PMC · DOI: 10.1186/s13048-026-02036-7 · 2026-02-23

## TL;DR

This study identifies ACO1 as a key gene in PCOS-related immune and metabolic issues and builds a predictive model for early diagnosis using endometrial tissue data.

## Contribution

A novel endometrial tissue-based predictive model for PCOS using immunometabolic features, with ACO1 as a central biomarker.

## Key findings

- ACO1 is consistently downregulated in PCOS and linked to immune suppression and metabolic dysregulation.
- A random forest model using ACO1, CHPF, and STOML1 achieved strong predictive performance (AUC = 0.800).
- ACO1 connects iron metabolism, oxidative stress, and T cell activity, offering new therapeutic targets for PCOS.

## Abstract

Polycystic ovary syndrome (PCOS) is a multifactorial endocrine disorder characterized by reproductive and metabolic abnormalities. This study aimed to identify key immunometabolic regulators in endometrial tissue and construct a predictive model for PCOS using machine learning approaches.

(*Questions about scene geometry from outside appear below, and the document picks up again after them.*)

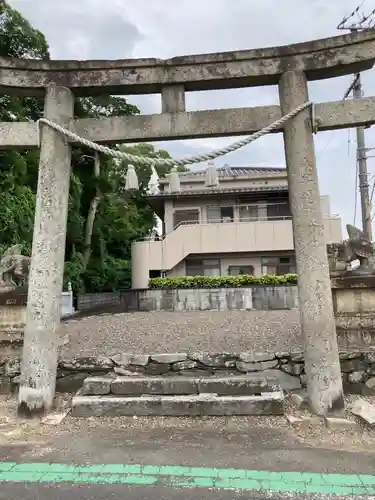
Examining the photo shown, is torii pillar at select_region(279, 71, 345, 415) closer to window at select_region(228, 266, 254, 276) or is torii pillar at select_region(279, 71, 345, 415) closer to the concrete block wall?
window at select_region(228, 266, 254, 276)

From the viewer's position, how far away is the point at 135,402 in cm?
473

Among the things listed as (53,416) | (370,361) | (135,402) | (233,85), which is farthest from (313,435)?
(233,85)

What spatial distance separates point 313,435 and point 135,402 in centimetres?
206

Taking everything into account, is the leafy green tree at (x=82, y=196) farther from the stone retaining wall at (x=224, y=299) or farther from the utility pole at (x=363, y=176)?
the utility pole at (x=363, y=176)

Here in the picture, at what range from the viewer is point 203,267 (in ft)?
72.3

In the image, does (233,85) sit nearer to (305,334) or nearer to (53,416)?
(305,334)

Three endometrial transcriptomic datasets (GSE277906, GSE193123, GSE199225) were integrated and analyzed for differentially expressed genes (DEGs), immune cell infiltration, and metabolic pathway enrichment. Core genes were identified via protein–protein interaction networks and functional annotation. A predictive model was developed using SVM-RFE, XGBoost, and random forest algorithms and validated through qRT-PCR on granulosa cell samples.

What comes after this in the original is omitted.